The republic of Trinidad and Tobago is composed of two main islands and numerous smaller islands, all of which lie in the Caribbean Sea just off the coast of Venezuela. Both Trinidad and Tobago have spent time under British, French and Dutch rule, but were unified as a single country in 1889 as a crown colony of Great Britain. Independence was gained in 1962 and the country became a republic in 1976.
Both Trinidad and Tobago are located between ten and 11 degrees north, a latitude which places them closer to the equator than the Tropic of Cancer. It is rare to find vineyards at these equatorial latitudes (although notable exceptions do exist, such as Indonesia and Ecuador), and there are none on Trinidad or Tobago.
The name Tobago is believed to be the etymological source of the English word 'tobacco'. Ironically, however, tobacco is not a key economic driver for the island today – the economies of scale offered by larger Chesapeake plantations in the eastern US diminished the allure of tobacco grown in the Caribbean colonies.
Arguably the most famous product made on the islands here is Angostura bitters.
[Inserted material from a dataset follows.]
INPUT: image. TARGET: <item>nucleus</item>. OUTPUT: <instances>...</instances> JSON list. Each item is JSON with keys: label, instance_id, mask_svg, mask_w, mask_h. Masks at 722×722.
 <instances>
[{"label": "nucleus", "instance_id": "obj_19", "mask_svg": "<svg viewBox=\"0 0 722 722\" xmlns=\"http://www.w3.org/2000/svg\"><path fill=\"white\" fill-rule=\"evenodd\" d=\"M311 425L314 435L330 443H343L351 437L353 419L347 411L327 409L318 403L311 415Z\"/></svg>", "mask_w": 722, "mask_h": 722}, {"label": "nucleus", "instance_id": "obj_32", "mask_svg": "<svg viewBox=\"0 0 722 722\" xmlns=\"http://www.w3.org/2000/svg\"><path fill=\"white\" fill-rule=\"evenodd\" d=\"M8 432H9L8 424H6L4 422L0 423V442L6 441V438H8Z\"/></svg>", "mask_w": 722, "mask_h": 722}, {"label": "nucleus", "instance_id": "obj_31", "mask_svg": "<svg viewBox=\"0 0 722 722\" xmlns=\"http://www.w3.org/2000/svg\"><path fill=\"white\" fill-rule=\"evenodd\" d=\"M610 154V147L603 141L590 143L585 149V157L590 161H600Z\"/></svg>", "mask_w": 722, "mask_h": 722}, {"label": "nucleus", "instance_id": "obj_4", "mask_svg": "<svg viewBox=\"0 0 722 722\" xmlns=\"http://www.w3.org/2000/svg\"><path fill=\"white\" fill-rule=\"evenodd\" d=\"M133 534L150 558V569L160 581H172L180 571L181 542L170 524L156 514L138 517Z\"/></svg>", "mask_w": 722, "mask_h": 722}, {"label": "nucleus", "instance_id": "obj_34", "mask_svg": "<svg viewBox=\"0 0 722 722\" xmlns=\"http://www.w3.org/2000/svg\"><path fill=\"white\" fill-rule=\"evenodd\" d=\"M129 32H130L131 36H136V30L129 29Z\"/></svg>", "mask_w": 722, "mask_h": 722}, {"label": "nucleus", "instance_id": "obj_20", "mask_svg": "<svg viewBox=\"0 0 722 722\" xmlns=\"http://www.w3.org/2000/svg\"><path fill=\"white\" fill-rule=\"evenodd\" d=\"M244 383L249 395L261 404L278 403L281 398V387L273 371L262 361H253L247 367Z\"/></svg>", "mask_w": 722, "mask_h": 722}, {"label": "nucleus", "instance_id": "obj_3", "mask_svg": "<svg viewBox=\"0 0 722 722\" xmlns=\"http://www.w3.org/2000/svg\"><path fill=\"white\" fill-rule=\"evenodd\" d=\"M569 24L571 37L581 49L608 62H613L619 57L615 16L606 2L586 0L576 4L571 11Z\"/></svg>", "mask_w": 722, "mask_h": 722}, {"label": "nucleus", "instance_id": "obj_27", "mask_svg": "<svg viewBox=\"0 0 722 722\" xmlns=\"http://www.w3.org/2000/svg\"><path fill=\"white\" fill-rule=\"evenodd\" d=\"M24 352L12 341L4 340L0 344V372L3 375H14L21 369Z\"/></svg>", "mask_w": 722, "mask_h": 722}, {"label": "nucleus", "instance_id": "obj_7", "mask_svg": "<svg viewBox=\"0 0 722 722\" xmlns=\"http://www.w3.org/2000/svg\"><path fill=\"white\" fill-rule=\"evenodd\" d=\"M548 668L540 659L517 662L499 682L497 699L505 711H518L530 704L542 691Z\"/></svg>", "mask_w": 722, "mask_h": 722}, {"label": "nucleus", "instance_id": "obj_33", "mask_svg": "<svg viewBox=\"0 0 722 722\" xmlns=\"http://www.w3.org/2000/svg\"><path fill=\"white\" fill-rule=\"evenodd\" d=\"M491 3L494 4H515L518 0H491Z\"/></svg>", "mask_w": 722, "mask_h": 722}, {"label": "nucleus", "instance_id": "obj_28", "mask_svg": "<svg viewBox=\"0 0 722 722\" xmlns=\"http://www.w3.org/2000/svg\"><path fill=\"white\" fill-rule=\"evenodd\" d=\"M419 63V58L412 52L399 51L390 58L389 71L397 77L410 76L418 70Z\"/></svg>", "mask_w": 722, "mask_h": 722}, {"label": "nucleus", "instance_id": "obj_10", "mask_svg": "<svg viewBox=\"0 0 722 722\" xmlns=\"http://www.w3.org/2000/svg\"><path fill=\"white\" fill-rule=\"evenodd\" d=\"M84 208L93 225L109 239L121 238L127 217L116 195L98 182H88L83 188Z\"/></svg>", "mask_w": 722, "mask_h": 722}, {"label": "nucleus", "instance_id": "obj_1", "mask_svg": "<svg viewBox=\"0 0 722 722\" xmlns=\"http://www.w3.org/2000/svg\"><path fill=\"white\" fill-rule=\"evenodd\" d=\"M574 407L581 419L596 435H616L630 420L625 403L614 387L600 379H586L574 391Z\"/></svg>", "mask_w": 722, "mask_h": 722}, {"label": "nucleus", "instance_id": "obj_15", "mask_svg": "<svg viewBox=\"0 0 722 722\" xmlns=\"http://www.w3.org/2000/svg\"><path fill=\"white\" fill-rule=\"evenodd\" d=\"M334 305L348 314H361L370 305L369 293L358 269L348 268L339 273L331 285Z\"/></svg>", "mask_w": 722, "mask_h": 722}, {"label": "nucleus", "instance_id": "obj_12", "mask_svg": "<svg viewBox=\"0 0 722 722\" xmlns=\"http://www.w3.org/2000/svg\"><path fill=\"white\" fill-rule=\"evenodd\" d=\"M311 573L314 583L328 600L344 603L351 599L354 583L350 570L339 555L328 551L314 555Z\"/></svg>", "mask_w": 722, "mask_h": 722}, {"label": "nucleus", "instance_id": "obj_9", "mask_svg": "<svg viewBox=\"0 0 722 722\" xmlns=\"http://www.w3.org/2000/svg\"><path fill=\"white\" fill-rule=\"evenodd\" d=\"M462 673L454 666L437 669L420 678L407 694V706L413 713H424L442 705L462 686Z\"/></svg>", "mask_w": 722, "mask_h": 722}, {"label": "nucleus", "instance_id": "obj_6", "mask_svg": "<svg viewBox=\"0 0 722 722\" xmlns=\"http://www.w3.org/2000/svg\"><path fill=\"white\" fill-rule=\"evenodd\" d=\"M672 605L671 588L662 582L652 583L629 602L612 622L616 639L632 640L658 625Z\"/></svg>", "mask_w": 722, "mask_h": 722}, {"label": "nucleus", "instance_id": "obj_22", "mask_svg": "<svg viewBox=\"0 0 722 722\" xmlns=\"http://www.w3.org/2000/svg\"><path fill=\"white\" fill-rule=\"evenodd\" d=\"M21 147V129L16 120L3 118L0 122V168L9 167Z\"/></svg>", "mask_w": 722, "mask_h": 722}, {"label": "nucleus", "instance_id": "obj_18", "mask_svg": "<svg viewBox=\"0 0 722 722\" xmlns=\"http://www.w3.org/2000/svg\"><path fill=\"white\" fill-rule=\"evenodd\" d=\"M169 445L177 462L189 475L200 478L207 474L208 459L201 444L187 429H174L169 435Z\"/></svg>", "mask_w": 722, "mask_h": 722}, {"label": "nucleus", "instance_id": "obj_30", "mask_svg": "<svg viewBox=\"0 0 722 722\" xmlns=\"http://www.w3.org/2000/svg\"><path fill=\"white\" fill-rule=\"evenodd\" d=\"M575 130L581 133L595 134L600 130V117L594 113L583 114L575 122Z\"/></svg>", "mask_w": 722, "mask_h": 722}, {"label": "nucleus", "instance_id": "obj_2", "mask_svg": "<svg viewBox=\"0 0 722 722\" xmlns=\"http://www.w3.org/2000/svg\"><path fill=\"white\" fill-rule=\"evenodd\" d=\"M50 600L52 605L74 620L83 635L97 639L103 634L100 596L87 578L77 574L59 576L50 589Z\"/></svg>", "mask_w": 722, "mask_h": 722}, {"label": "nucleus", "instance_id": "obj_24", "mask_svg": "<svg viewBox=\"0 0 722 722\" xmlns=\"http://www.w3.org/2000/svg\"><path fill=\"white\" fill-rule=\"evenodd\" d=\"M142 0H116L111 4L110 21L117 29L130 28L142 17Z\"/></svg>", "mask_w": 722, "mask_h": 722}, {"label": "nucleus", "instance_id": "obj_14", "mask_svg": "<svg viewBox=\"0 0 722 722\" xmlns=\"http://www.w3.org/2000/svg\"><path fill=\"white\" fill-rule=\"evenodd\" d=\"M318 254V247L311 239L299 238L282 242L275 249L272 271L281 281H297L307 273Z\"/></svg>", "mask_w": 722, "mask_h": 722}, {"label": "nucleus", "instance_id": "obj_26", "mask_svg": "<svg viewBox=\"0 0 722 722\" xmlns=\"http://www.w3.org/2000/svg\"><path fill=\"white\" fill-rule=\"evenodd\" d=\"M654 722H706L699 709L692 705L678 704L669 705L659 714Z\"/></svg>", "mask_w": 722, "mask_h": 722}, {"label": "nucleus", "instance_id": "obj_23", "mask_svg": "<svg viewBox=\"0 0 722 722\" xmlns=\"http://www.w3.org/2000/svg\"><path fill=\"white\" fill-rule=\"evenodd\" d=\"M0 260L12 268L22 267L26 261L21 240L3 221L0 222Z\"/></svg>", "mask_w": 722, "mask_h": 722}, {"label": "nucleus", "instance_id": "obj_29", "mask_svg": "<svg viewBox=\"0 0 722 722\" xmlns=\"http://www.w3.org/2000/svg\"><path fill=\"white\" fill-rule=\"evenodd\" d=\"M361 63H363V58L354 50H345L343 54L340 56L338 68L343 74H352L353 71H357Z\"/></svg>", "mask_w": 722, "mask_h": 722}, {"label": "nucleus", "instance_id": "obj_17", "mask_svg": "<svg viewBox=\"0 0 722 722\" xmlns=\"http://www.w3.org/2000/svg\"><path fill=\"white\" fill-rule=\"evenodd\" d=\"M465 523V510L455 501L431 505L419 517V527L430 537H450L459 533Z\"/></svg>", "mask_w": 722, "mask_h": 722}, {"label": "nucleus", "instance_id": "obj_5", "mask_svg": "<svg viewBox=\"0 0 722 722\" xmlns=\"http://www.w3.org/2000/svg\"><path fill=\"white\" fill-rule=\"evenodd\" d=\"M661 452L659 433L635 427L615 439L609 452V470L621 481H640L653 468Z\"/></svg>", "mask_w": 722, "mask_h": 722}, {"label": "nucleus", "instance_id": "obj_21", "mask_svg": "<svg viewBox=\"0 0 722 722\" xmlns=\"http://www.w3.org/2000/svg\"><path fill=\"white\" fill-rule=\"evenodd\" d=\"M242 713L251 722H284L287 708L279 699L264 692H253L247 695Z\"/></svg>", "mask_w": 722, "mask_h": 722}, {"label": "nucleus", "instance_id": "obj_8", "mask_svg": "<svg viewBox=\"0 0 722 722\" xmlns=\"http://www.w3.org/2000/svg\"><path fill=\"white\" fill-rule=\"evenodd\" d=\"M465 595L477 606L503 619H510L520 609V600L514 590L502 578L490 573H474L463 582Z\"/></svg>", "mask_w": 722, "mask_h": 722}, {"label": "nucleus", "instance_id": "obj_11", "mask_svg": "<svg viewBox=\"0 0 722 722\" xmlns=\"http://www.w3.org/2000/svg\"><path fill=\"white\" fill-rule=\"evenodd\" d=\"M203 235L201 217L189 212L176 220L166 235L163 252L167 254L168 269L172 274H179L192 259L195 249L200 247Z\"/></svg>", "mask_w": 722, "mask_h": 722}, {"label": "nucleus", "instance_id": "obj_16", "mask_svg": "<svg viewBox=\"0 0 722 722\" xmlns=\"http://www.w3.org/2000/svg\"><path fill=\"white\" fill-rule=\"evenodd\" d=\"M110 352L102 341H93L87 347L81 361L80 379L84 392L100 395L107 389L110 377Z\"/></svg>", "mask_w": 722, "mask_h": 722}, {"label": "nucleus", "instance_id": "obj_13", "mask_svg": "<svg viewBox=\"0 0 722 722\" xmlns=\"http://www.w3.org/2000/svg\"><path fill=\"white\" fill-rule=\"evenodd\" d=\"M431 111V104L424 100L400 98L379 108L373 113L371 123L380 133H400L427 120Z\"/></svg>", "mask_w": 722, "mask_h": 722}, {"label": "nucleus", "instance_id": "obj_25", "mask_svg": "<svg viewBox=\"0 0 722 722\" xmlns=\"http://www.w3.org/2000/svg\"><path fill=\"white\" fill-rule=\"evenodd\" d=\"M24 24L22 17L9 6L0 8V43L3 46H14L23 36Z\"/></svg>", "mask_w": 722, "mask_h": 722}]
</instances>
Dr Johann Siegert's amargo aromatico (aromatic bitters) was originally produced in the 1820s in Angostura, a small town on the Orinoco river in Venezuela. Production was moved to Trinidad due to the unstable political situation in Venezuela.
Trinidad's economy was firmly supported by the production of cocoa and sugar, but these industries collapsed in the early 20th century and were gradually replaced by petroleum-based industries. Sugar is still produced on the islands, and is used to make the Angostura rum which is now produced by the company making the eponymous bitters.